### Work task
Print verbatim the lines of the entries from the one containing "kingdom: Animalia" to the last, inclusive, and no others.

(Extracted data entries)
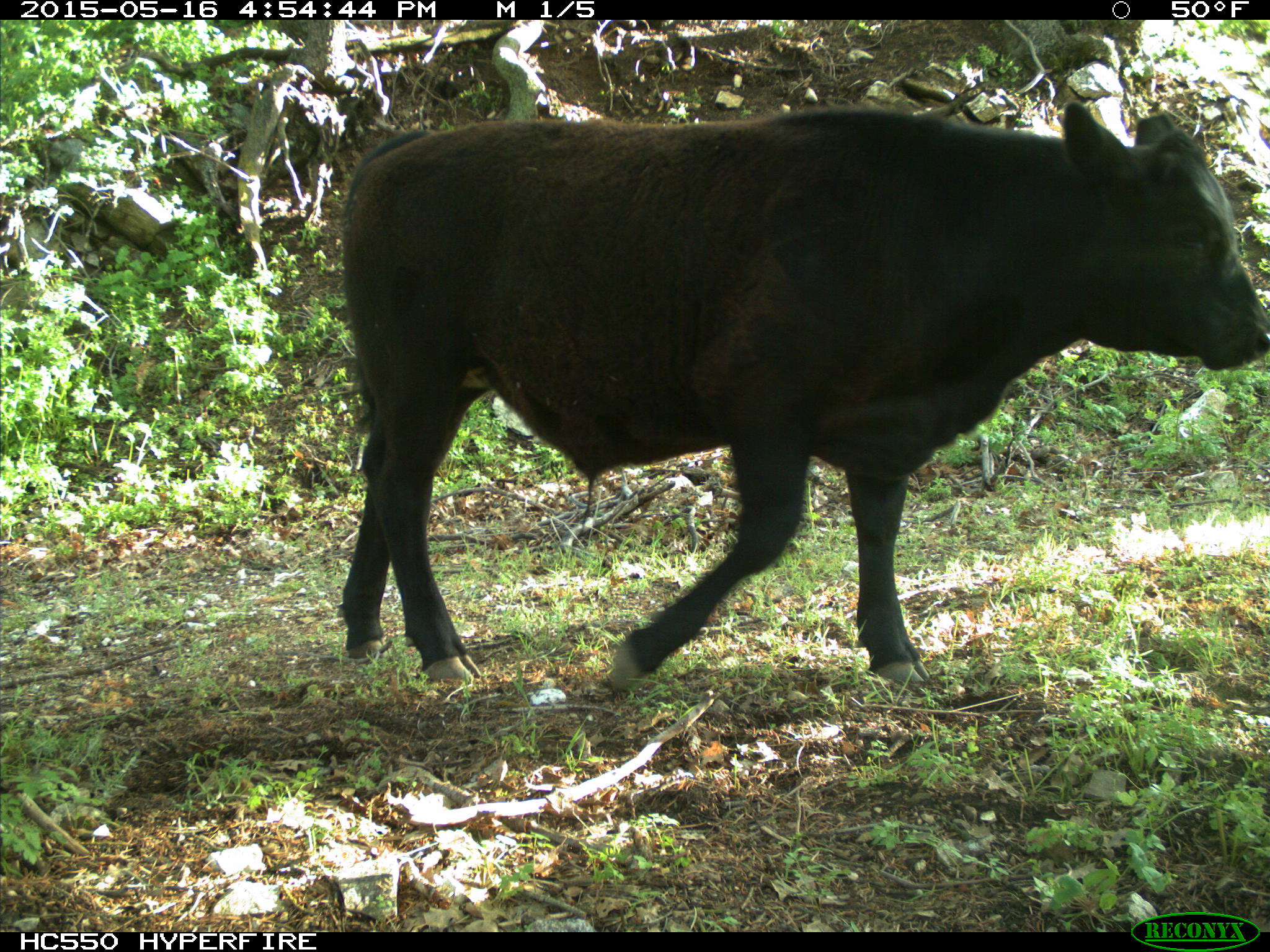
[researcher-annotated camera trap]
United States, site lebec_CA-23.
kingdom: Animalia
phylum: Chordata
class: Mammalia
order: Artiodactyla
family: Bovidae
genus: Bos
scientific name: Bos taurus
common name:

### Answer to this exercise
kingdom: Animalia
phylum: Chordata
class: Mammalia
order: Artiodactyla
family: Bovidae
genus: Bos
scientific name: Bos taurus
common name:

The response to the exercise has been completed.